Even though the expert affidavit statute has been interpreted by the appellate courts as applying to complaints against architects and engineers (see Housing Auth. of Savannah v. Greene, supra) and attorneys at law (see Padgett v. Crawford, 189 Ga. App. 568 (376 SE2d 724) (1988) and Barr v. Johnson, supra), the Georgia Supreme Court has recently acknowledged the courts may have interpreted the statute more broadly than the legislature intended when it enacted the statute as part of the Medical Malpractice Act of 1987. See Kneip v. Southern Engineering Co., 260 Ga. 409 (4) (395 SE2d 809) (1990). Therefore, I do not believe the requirements of the expert affidavit statute should be extended to this action alleging negligence in the performance of the services of a radiological physicist.
According to the majority opinion, in any case in which a plaintiff would be required to call an expert witness to prove the allegation of negligent performance of a skilled service, the plaintiff would be required to file the affidavit of an expert witness with the complaint. In my opinion, OCGA 9-11-9.1 should not be extended this far. A complaint is not brought within the purview of OCGA 9-11-9.1 simply because it alleges negligent performance of a skilled service and will require the testimony of an expert witness to establish the defendant did not meet the reasonable degree of care and skill ordinarily employed in the service.
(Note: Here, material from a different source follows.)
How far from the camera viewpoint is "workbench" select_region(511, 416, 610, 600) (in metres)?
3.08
I am authorized to state that Chief Judge Sognier, Judge McMurray and Judge Banke join in this opinion.
Beckmann & Pinson, William H. Pinson, Jr., for appellee.
1  To say it is "professional" malpractice is redundant. Webster's Third International Dictionary defines "malpractice" as "a dereliction from professional duty whether intentional, criminal, or merely negligent by one rendering professional services that results in injury, loss, or damage to the recipient of those services or to those entitled to rely upon them or that affects the public interest adversely; the failure of one rendering professional services to exercise that degree of skill and learning commonly applied under all the circumstances in the community by the average prudent reputable member of the profession with the result of injury, loss, or damage to the recipient of those services or to those entitled to rely upon them."
2  Kneip, supra at 410 (3), recognizes that suits against a professional which allege only simple negligence and not dereliction of professional duty do not require affidavits.
Berrien L. Sutton, Ronald W. Hallman, for appellant.